* Problem 1: Pick out every line of the listing that contains the string "here", treating uppercase and lowercase as different.

Apr 04, 2019 08:04 AM

CX Daily: New Zealand's Top China Priorities For 2019

New Zealand's Prime Minister Jacinda Ardern. Photo: Cai Yingli/Caixin
New Zealand's Prime Minister Jacinda Ardern. Photo: Cai Yingli/Caixin

New Zealand ‘does not pick sides,’ Jacinda Ardern says

Nearly 18 months after taking office, New Zealand Prime Minister Jacinda Ardern has made her first trip to China. Though it was cut short in light of last month’s terror attack on two Christchurch mosques that left 50 worshippers dead, Ardern sent as precise a diplomatic signal as possible during her 25-hour visit.

In plain terms, Ardern told us that Huawei is not banned from New Zealand and that the country had three priorities in 2019 with regard to China: looking for opportunities in the Belt and Road Initiative, collaborating on climate change, and upgrading the China-New Zealand Free Trade Agreement.

Check out our interview.

* Given data:
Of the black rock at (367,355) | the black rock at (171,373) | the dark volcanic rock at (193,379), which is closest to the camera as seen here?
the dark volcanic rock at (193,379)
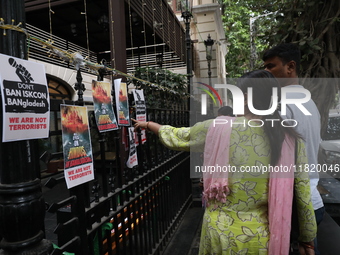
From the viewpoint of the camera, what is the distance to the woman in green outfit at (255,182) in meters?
1.62

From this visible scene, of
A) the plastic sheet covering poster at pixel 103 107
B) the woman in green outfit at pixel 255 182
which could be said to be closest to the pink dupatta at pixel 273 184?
the woman in green outfit at pixel 255 182

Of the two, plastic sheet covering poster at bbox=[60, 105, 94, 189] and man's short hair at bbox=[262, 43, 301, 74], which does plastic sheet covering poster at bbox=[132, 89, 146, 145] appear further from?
man's short hair at bbox=[262, 43, 301, 74]

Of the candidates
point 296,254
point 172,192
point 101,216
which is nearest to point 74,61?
point 101,216

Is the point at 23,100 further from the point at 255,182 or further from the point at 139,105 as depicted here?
the point at 139,105

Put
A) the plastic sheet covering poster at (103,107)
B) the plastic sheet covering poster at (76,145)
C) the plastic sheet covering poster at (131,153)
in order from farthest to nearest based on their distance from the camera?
1. the plastic sheet covering poster at (131,153)
2. the plastic sheet covering poster at (103,107)
3. the plastic sheet covering poster at (76,145)

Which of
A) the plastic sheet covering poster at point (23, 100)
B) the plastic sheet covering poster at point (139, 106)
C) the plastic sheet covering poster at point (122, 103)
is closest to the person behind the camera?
the plastic sheet covering poster at point (23, 100)

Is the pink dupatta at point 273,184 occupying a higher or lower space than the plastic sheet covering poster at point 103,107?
lower

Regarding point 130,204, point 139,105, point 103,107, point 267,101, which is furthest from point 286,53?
point 130,204

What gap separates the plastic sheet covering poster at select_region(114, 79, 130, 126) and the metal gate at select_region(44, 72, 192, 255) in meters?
0.14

* Problem 2: According to the article on Jacinda Ardern's trip to China, how long did her visit last?

* Output 1:
Of the black rock at (367,355) | the black rock at (171,373) | the dark volcanic rock at (193,379), which is closest to the camera as seen here?
Is the point at 23,100 further from the point at 255,182 or further from the point at 139,105 as depicted here?

* Output 2: 25 hours.